### HOW TO COMPLETE THIS TASK
Go through the listing that follows and write it out exactly. Drop the pictures.

### RECORDS TO PROCESS
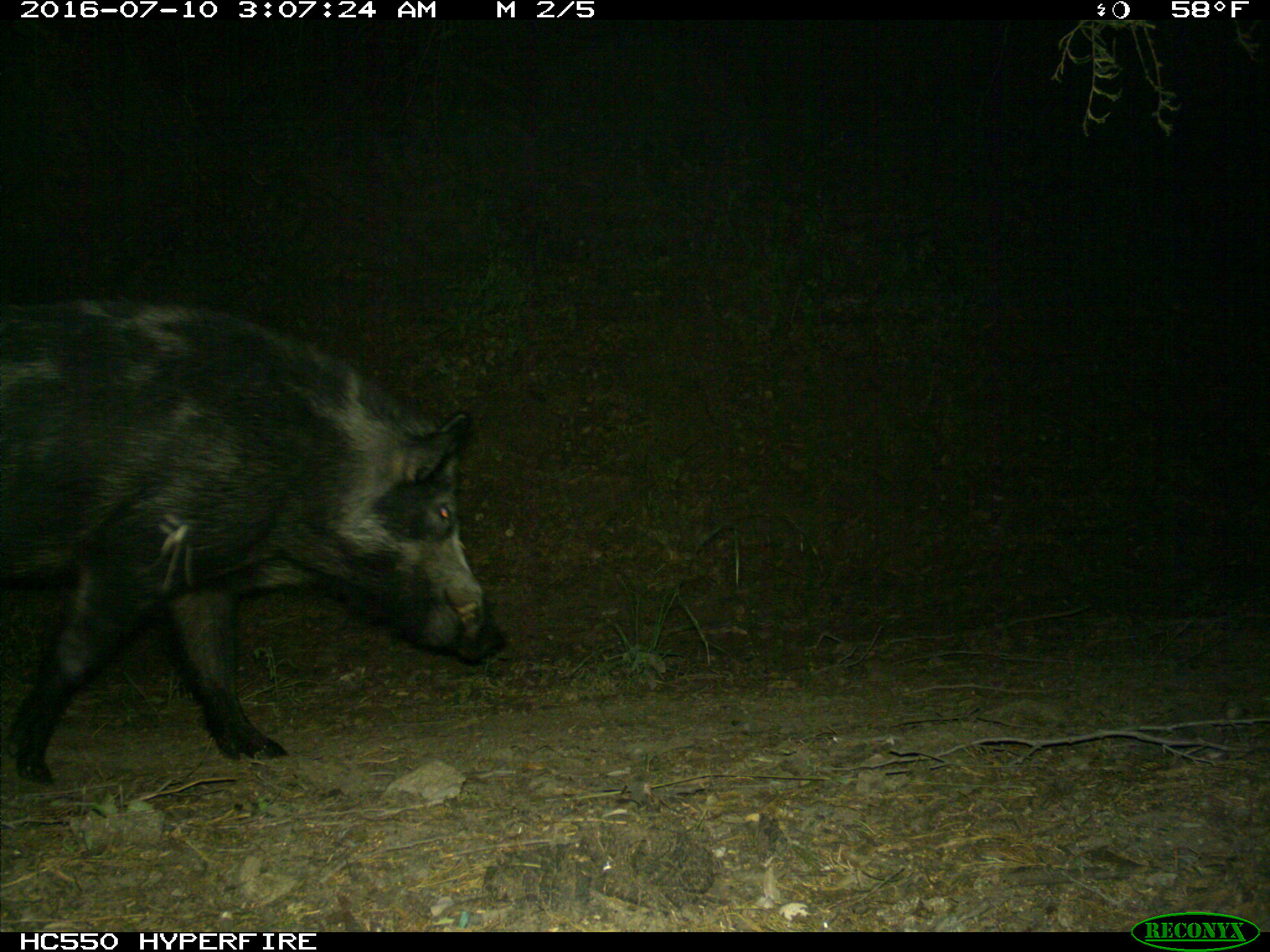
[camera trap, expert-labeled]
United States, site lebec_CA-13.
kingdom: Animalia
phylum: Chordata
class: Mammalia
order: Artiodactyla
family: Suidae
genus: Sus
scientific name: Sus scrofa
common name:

### COMPLETED EXERCISE
[camera trap, expert-labeled]
United States, site lebec_CA-13.
kingdom: Animalia
phylum: Chordata
class: Mammalia
order: Artiodactyla
family: Suidae
genus: Sus
scientific name: Sus scrofa
common name:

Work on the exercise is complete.